I wrote a brief post over at Food & Dining Magazine’s web site about chili and baseball: Score a Free Skyline Chili Cheese Coney.

My mantra often is misunderstood. It’s “Death to Chains, Except for Skyline,” and that’s because we all have our exceptions in life. I’ve never been a Reds fan as such, but a ballgame in Cincinnati with Skyline (or other local options discussed below) and Hudepohl (okay, maybe Little Kings Cream Ale) touches all the traditional bases for me in some inexplicable but fulfilling way.

And: It’s a style of chili, so spare me your outraged blather. While traveling in Central Europe I’ve had dishes called goulash served in a variety of ways, united only by the use of paprika. So it goes with chili powder. The article link is followed by my recipe for Vegetarian Cincinnati Chili, which is a year-round mainstay of the 1117 East Spring Street Neighborhood Association.

Play ball, damn it.

Is Cincinnati chili actually chili? A dive into the city’s most famous dish, by Nick Kindelsperger (Chicago Tribune)

You can order Cincinnati chili with just spaghetti (chili spaghetti or a 2 way), but most people go with at least a 3 way, which adds shredded cheddar cheese. Go with a 4 way, and you can add either diced onion or beans. A 5 way includes both. Nick Kindelsperger toured Cincinnati’s chili houses, coming up with these five recommended versions. You’ll find they look all alike, but the differences are clear when you plunge in your fork.
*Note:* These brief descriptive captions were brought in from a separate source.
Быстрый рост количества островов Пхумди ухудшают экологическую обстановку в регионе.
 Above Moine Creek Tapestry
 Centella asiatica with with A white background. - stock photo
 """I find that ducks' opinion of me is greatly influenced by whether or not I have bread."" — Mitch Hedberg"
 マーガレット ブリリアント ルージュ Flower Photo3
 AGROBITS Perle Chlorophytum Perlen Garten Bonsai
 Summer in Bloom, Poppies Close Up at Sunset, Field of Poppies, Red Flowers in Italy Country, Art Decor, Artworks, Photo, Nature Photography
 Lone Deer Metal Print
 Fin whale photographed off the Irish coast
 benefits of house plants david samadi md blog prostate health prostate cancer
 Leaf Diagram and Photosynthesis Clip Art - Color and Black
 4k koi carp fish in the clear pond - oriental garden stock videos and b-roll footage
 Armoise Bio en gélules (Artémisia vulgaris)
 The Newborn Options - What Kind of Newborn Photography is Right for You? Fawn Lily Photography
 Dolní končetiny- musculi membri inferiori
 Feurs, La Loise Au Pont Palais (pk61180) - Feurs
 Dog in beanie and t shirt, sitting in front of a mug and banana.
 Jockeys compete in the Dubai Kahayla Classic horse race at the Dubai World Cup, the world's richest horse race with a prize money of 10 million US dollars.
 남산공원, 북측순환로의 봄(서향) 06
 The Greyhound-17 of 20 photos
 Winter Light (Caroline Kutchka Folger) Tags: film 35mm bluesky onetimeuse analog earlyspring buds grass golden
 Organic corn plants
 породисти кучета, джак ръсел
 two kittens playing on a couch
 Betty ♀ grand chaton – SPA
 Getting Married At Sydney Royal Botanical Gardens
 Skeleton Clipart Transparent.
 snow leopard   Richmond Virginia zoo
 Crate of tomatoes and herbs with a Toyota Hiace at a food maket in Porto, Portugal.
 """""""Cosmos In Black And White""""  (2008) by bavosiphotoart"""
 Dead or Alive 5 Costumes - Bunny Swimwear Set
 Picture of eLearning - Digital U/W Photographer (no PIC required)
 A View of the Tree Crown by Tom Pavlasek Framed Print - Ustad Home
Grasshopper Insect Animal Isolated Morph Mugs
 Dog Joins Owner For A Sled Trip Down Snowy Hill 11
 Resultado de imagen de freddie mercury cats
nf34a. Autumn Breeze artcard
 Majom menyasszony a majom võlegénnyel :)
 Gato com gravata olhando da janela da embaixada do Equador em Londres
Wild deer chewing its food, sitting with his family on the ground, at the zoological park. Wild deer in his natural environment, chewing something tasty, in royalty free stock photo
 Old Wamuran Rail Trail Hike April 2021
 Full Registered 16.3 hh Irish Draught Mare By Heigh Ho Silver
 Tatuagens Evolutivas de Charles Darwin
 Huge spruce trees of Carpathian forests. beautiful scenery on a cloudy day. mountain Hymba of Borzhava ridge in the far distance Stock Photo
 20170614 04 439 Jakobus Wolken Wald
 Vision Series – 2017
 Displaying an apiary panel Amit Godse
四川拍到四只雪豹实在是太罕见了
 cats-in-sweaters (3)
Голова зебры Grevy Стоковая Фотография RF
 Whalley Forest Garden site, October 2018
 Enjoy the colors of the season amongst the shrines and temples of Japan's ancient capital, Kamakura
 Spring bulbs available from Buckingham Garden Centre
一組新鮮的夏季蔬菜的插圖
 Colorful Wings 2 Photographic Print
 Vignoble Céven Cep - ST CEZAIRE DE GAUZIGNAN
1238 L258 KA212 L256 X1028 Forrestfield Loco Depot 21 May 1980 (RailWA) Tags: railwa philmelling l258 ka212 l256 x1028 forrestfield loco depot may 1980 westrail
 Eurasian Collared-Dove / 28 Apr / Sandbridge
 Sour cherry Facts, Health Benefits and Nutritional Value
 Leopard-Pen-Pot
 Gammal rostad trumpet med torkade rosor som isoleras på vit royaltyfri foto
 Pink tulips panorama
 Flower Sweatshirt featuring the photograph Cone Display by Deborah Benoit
By any reasonable definition, Cincinnati chili is not chili. It’s served on a plate. You eat it with a fork. It’s ladled on spaghetti and topped with an avalanche of shredded cheddar that blankets the entire top, concealing almost all the chili underneath. Most damning, there are hardly any chiles in the mix. And isn’t that why it’s called chili in the first place?

If this all sounds like the beginning of an epic slam against a beloved regional Midwest dish, the kind we’ve been exploring all month, set down your freshly sharpened pitchforks. I’ve been a fan since my first bite in college. When I lived in London for six months, my mom regularly mailed me cans of the stuff to tide me over. I am a convert.

But until I swung by Cincinnati recently for a madcap, 24-hour chili tour, I’d never really considered just how little the dish had to do with what most people consider chili …

And now, the recipe.

Vegetarian Cincinnati Chili

4 – 6 “medium” servings, which translates to 4 for us

This recipe is from my late mother’s file, via the Mulloys, her next-door-neighbors. I’ve revised it to use kidney beans in place of the ground beef, so if you take your Cincinnati-style chili with meat or without beans, this recipe may not be for you.

Chili fixings

Olive oil or other cooking oil

2 medium yellow onions, peeled and chopped

4 cloves garlic, peeled and chopped

Approx 24 to 26 ounces of liquid. My mother’s recipe called for water, but this isn’t the way I cook. After many years of experimentation, I’ve settled on 12 ounces of beer and a 14-oz can of veggie broth. American Pale Ale works well, as does just about any malty beer. Feel free to be creative.

1 & ½ teaspoons apple vinegar
1 teaspoon Worcestershire sauce
2 tablespoons chili powder
2 teaspoons cumin
1 & ½ teaspoons allspice
1 & ½ teaspoons salt
1 teaspoon cayenne pepper
1 teaspoon cinnamon
2 bay leaves
1 tablespoon tomato paste
1 can Rotel (habanero; 10-oz)
1 can Rotel (green chili; 10-oz)

3 cans (16 oz) of dark or light kidney beans, rinsed

Saute chopped garlic and onions in oil until tender; a few minutes.

Add the remainder of the ingredients except kidney beans. Bring to a boil, then lower the temperature and simmer for two hours.

After two hours, add beans, again bringing chili to a boil before reducing temperature to simmer. Cook for another 45 minutes.

To serve

Boil and drain a box of spaghetti
Grate some cheddar cheese
Chop a couple of onions
Have on hand some hot sauce on the Skyline model, or Tabasco, or something in that vein. Be sure you use oyster crackers

Serve the chili atop the spaghetti and dress it out.